Imagine então uma frota, ou um navio, no qual há um capitão mais alto e mais forte do que toda a tripulação, mas que é um pouco surdo, enxerga mal e também não entende muito de navegação. Os marinheiros estão brigando entre si pelo comando do leme. Cada um acha que tem o direito de pilotar, embora nunca tenha aprendido a arte da navegação, nem saiba dizer quem o ensinou ou quando aprendeu, e ainda por cima afirmam que a navegação nem pode ser ensinada, e estão prontos a despedaçar quem disser o contrário.
Eles cercam o capitão, implorando que entregue o leme a eles. E quando não conseguem, mas outros são preferidos, matam esses outros ou os jogam ao mar. Depois prendem os sentidos do nobre capitão com vinho ou alguma droga, amotinam-se, tomam conta do navio e usam à vontade as provisões. Assim, comendo e bebendo, seguem viagem do jeito que se podia esperar de gente como eles.
Aquele que toma o partido deles e os ajuda com esperteza no plano de tirar o navio das mãos do capitão, seja pela força ou pela persuasão, esse recebe o elogio de marinheiro, piloto, perito na arte. E xingam o outro tipo de homem, chamando-o de imprestável. Eles nem percebem que o verdadeiro piloto precisa prestar atenção ao ano, às estações, ao céu, aos astros, aos ventos e a tudo o que pertence à sua arte, se pretende de fato estar à altura de comandar um navio.
Eles nem imaginam que ele deve e vai pilotar, quer os outros gostem disso ou não, pois a possibilidade de unir a autoridade à arte de pilotar nunca entrou a sério na cabeça deles, nem fez parte do ofício que praticam. Ora, num navio em estado de motim e com marinheiros amotinados, como será visto o verdadeiro piloto? Não vão chamá-lo de tagarela, de observador de estrelas, de imprestável? Claro, disse Adimanto.
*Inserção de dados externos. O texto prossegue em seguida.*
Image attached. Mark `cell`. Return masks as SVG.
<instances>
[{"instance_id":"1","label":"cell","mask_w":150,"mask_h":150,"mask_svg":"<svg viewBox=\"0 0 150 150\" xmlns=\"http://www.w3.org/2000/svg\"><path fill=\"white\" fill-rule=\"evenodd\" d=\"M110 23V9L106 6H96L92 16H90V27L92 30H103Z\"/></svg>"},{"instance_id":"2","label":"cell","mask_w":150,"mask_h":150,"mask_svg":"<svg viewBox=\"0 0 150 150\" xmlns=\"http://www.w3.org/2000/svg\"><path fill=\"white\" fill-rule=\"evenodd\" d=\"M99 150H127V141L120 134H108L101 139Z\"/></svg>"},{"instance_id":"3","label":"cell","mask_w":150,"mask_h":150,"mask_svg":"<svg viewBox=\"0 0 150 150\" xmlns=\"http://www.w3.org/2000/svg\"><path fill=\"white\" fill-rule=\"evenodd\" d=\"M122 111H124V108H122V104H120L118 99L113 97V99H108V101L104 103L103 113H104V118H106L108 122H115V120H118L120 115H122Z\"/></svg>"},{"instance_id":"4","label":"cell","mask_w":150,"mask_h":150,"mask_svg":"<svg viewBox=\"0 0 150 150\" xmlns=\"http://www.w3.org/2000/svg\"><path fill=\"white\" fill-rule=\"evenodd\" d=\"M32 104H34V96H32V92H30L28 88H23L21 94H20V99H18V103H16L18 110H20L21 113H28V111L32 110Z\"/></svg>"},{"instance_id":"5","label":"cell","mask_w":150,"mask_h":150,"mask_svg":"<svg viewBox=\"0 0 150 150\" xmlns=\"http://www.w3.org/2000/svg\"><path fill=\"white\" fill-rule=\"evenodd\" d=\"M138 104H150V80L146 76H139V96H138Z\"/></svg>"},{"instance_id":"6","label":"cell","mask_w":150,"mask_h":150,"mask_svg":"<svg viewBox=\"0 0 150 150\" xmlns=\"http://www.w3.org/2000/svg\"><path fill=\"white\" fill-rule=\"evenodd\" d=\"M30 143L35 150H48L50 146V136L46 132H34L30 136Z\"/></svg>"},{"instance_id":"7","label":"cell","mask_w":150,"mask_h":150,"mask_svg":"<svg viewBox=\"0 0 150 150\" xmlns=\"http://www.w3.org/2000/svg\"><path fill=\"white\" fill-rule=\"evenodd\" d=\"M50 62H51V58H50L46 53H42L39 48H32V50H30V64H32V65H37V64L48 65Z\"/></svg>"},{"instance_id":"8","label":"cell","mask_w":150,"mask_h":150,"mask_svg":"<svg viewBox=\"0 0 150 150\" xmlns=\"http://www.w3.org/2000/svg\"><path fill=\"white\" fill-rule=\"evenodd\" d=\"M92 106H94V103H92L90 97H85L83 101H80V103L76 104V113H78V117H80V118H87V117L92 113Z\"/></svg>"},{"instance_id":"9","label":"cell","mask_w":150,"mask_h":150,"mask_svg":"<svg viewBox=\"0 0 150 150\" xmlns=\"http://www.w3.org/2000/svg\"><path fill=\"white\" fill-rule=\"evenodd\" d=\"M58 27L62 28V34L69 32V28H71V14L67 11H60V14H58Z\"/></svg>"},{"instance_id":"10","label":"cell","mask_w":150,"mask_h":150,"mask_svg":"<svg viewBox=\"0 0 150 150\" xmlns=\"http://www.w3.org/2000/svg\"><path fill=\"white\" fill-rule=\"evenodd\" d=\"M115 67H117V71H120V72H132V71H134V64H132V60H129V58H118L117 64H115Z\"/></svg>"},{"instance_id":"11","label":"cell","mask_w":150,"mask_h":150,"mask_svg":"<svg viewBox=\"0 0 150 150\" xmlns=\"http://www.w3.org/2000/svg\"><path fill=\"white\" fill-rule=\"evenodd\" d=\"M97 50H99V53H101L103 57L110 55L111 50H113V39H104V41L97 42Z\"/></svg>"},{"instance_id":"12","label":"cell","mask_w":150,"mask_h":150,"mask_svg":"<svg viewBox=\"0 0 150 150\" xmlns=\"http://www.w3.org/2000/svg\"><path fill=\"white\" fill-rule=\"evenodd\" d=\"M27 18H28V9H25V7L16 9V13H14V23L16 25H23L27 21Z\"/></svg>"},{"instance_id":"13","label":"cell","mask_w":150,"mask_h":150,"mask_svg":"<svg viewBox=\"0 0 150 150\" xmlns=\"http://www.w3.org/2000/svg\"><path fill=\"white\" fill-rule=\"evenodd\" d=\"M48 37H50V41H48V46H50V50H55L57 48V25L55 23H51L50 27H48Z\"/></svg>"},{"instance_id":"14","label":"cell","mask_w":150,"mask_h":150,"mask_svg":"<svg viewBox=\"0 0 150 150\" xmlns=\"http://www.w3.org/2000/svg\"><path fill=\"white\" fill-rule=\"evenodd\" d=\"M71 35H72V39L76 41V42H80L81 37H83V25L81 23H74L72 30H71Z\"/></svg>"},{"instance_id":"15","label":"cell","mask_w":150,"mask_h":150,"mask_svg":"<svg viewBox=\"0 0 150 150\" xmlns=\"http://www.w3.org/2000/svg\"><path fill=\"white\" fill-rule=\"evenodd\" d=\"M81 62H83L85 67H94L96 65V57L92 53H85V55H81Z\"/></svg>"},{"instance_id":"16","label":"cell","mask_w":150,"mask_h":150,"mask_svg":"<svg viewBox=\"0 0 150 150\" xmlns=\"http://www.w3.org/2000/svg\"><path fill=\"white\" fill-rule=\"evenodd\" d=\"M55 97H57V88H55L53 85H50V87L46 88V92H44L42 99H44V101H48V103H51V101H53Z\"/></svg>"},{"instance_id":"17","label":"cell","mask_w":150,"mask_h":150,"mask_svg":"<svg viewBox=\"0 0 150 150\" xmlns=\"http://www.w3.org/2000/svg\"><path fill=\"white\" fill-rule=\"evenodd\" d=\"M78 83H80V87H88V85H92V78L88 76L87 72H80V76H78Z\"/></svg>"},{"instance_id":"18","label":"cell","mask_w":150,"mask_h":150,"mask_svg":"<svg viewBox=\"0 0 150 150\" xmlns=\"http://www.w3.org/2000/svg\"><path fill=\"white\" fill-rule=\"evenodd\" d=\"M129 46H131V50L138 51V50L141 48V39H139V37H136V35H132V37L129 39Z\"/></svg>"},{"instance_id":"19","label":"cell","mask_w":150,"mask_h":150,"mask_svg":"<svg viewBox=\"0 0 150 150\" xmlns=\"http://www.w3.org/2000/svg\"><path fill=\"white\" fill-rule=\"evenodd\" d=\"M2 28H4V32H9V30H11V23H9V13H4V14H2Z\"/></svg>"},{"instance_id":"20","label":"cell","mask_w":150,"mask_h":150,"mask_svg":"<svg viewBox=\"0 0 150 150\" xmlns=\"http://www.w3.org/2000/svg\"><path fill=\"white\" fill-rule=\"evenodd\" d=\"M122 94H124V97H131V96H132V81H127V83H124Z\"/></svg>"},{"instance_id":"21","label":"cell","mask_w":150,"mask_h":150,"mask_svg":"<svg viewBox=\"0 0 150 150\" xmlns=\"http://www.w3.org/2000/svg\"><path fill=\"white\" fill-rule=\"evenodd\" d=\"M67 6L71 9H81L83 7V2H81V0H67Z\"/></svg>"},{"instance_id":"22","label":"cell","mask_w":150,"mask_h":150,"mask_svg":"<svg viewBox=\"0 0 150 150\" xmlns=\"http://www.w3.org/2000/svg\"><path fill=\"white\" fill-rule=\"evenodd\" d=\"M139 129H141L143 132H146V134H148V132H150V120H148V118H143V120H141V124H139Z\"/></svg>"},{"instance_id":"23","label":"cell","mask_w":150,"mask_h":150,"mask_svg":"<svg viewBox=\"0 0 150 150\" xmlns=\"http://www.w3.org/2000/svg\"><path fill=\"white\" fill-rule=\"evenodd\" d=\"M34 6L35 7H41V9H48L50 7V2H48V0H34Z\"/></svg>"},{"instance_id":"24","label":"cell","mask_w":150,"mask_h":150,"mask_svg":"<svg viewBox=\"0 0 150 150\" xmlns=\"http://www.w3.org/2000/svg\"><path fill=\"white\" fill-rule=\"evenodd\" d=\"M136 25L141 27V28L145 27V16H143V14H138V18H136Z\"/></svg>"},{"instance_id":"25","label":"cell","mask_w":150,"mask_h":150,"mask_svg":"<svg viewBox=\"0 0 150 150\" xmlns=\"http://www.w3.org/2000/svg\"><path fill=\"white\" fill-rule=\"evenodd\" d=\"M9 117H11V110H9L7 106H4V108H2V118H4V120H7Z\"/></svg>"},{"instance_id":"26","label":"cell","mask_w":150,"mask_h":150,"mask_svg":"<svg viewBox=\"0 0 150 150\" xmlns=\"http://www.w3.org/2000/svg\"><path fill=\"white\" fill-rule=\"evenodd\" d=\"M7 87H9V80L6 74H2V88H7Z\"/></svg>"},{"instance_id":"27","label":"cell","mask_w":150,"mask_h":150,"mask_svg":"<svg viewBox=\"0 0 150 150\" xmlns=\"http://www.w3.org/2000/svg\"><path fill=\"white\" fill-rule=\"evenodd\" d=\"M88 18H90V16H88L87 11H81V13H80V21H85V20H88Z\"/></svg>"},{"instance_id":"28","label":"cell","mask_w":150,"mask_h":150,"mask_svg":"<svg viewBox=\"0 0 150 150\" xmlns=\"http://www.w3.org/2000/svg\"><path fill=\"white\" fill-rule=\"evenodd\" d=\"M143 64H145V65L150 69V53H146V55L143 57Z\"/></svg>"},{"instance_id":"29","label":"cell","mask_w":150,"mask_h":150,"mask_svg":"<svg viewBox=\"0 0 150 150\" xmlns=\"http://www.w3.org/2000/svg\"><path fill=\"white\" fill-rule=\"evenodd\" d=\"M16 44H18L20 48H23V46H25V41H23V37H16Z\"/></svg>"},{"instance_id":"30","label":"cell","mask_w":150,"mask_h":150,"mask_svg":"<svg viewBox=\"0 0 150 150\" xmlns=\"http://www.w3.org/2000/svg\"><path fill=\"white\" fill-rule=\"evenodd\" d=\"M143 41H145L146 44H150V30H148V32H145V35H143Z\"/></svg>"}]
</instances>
Então você quase não precisa, eu disse, ouvir a interpretação da figura, que descreve o verdadeiro filósofo na sua relação com a cidade, pois você já entendeu. Sem dúvida. Então leve agora esta parábola ao senhor que se surpreende ao descobrir que os filósofos não têm honra nas suas cidades. Explique a ele e tente convencê-lo de que seria muito mais extraordinário se eles tivessem honra. Vou explicar, ele disse.
Diga a ele que, ao julgar que os melhores seguidores da filosofia são inúteis para o resto do mundo, ele tem razão. Mas diga também que ele deve atribuir essa inutilidade à culpa daqueles que não querem usá-los, e não a eles mesmos. O piloto não deve ficar implorando humildemente aos marinheiros que aceitem ser comandados por ele, isso não é a ordem da natureza. Também não é verdade que os sábios devam ir às portas dos ricos, o autor engenhoso desse dito mentiu.
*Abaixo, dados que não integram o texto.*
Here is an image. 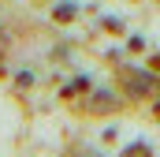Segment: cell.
Segmentation results:
<instances>
[{"instance_id":"1","label":"cell","mask_w":160,"mask_h":157,"mask_svg":"<svg viewBox=\"0 0 160 157\" xmlns=\"http://www.w3.org/2000/svg\"><path fill=\"white\" fill-rule=\"evenodd\" d=\"M71 15H75V4H60L56 8V19H71Z\"/></svg>"}]
</instances>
A verdade é que, quando um homem está doente, seja rico ou pobre, é ele que deve procurar o médico, e quem quer ser governado deve procurar quem é capaz de governar. O governante que serve para alguma coisa não deve implorar aos seus súditos que aceitem ser governados por ele, embora os atuais governantes da humanidade sejam de outra têmpera. Eles podem ser justamente comparados aos marinheiros amotinados, e os verdadeiros timoneiros àqueles que esses marinheiros chamam de imprestáveis e observadores de estrelas. Exatamente, ele disse.
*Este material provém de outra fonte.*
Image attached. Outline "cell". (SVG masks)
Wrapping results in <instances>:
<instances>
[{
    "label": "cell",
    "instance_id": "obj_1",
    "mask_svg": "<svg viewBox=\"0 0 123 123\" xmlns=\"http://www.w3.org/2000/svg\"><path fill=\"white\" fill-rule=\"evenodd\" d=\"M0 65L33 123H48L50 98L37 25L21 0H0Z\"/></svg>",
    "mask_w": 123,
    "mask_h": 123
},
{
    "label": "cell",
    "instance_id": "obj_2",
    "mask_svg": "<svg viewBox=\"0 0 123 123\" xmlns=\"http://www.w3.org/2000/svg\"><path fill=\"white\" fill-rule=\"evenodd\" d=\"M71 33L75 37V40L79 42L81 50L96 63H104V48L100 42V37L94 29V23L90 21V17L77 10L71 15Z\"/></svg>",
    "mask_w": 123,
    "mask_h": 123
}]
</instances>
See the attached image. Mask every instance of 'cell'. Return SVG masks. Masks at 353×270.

Por essas razões, e entre homens como esses, a filosofia, a mais nobre de todas as ocupações, dificilmente será estimada por quem está do lado oposto. Não que a maior e mais duradoura ofensa lhe seja feita pelos seus adversários, mas pelos seus próprios seguidores declarados, os mesmos de quem você supõe que o acusador diz que a maioria são verdadeiros canalhas e os melhores são inúteis, opinião com a qual eu concordei. Sim.
E a razão pela qual os bons são inúteis já foi explicada? É verdade. Então vamos passar a mostrar que a corrupção da maioria também é inevitável, e que a culpa disso não deve ser atribuída à filosofia, assim como a outra também não? Com certeza.